I have some 6 puttonyosTokaji Aszu, but alas the best I’ve done is a second growth Sauternes so I can’t compare. Anyone willing to send forth a bottle of Chateau D’Yquem so that I can make a comparison and I promise I will report back the results.
I can’t recall, but I might be able to find out. I think my brother-in-law still has the empty bottle.
The story is that in 1983 a G-7 summit was held in Willaimsburg VA; Regan, Mitterand, Gorbachov & Thatcher (and possibly some others) attended. A big dinner was held at the Williamsburg Inn, where my BIL worked as a wine steward. Mitterand brought a case of the Chateau D’Yquem, not all of which was consumed; BIL was given a 3/4 full bottle to take home, from which I got a glass. I seem to recall a date from the 1960s.
Yes, I neglected to mention those becase I can’t afford 'em. The Eszencia, like you said, is extremely sweet and has very little alcohol–like only 2.5%. It’s from the juice of the grapes pressed by their own weight. Aszu Eszencia is more like 12% alcohol, and is almost purely just the grapes of noble rot (botrytis). Aszu is blended with Furmint, Harslevelu, and Muskotalyos (Muscat) grapes, I believe (I’m going on memory here.)
There’s also the Tokaji Szamorodni (from the Polish word meaning, basically, “as it is grown”) which is made from grapes as they are grown, i.e. not selectively hand-picked for their noble rot, and thus contain a lower %age of botrytised grapes. These range from dry to sweet, and do have the signature Tokaji aszu taste, but much less sweet and, in my opinion, much less refined.
I hope I’m not intruding but I checked your profile and I’m curious as to whether or not you can offer a picture of some botrytised grapes?
I have only seen the Esszencia once (at Sam’s) but alas I also couldn’t afford it along with the bottles of 1961 and 1981 Chateau Petrus and some others of astronomical prices.
You know, I wish I had some pictures but, believe it or not, in the five years I spent in Hungary, I never once went up to the Tokaji region for the harvest?
I am going again in late November for a visit, but I’m afraid I’m just going to miss the harvest.

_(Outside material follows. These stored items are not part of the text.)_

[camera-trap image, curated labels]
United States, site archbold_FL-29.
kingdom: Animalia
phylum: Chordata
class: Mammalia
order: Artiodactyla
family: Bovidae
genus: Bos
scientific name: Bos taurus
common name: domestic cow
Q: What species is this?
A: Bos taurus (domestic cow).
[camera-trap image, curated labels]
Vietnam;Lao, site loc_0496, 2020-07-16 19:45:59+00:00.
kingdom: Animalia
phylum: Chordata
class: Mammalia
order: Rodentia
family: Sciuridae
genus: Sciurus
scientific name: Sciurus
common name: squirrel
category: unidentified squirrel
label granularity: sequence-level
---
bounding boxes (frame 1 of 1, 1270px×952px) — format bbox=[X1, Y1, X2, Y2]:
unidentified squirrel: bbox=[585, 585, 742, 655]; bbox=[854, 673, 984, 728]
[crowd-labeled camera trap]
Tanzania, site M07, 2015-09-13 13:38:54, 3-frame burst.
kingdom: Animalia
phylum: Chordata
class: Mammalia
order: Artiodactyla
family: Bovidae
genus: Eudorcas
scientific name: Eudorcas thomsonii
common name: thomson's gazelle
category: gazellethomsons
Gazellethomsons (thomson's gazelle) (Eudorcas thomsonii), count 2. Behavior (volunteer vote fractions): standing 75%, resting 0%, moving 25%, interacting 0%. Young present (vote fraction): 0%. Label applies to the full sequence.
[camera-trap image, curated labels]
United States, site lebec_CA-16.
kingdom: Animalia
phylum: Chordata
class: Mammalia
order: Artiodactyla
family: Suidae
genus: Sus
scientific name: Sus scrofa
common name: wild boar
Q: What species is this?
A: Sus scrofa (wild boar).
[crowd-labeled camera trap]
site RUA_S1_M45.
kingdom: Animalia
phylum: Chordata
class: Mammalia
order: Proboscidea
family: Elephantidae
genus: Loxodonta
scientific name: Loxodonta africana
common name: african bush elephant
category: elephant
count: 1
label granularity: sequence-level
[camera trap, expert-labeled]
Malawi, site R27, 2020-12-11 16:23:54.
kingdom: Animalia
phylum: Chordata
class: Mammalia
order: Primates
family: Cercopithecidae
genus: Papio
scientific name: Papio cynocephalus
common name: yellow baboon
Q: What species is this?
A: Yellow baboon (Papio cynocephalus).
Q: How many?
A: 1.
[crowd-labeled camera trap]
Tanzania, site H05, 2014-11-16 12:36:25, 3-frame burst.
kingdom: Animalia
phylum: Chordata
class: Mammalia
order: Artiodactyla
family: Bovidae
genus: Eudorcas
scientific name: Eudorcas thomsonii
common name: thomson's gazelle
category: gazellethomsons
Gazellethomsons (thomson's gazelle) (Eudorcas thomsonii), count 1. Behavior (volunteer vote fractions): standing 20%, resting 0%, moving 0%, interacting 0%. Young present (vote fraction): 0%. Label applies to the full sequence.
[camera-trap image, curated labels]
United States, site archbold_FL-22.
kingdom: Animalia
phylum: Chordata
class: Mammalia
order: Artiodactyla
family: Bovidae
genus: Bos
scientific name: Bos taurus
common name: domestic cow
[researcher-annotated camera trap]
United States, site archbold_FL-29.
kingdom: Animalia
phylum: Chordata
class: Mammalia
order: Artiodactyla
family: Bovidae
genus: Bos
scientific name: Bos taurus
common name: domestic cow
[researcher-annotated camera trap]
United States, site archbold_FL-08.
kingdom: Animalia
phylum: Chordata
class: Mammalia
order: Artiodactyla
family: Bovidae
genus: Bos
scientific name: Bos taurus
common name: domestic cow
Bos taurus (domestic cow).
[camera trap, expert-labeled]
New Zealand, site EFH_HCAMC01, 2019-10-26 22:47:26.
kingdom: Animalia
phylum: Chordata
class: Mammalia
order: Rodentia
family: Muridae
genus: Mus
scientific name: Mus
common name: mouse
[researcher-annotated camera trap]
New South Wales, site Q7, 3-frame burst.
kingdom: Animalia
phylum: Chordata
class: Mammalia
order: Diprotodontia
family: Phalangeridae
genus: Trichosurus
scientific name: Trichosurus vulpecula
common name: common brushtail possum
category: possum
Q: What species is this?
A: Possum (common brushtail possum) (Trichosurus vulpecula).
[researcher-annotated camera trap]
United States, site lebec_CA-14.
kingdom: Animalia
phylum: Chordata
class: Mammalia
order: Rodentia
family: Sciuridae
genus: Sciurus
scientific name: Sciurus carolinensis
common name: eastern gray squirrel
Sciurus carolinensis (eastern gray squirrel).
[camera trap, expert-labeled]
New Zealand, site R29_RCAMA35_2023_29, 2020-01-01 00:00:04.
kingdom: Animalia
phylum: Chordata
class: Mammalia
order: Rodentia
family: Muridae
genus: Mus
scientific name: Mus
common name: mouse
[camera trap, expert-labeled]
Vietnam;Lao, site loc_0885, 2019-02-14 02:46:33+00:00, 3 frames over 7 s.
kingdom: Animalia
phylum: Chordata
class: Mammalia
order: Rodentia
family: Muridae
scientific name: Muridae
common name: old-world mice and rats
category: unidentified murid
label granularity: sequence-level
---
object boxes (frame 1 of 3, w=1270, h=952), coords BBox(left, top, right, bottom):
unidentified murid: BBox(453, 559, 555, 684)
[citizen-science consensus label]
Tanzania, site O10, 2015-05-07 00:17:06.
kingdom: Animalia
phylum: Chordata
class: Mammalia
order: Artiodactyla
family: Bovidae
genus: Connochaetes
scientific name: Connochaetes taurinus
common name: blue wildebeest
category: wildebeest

IIRC, in Hungary the Eszencias start at around $80-$100. If you live in the Chicago area (which I assume is what Sam’s refers to, although your Location shows Richland), I could have a look for you while I’m out there.
My (single, alas) bottle of Esszencia sez that it’s a 7% alcohol–still quite low for wine, but certainly less astonishing than 2.5%. My bottle of Aszu Esszencia sez that it’s 9%. I don’t have a bottle of 6-putt at the moment, but my 5-putt bottle is listed as 12%.
Is There another Sam’s (though they have one in Downers Grove and rumours about opening in NY)? I lived in Chicago for about five years before venturing out west.
Unfortunately I don’t think I can afford any of the Eszencias but have one (or more) for me and thanks.
7%? That’s pretty high for an Eszencia. Most range in the 2-3% level. Some even lower.
Aszu Eszencia is all over the map in terms of alcohol content, but ranges, as you noted from 7%-12%. I suppose a better average would be 10%.
I never said different; the OP wasn’t asking about dry wines.
In my lay experience, “dessert wines” usually refer to sweet wines made by starting with sweet grapes concentrated to high level, contrasted with the fortified wines made by adding brandy as you note. Perhaps that’s wrong.
I certainly agree, but I’ve seen some pretty high-proof Spatlase wines from time to time. I remember taking a 12.5% bottle to a party once and being pleasantly surprised that it still had a touch of sweetness. It must have started with a high brix; maybe it was grown to the south.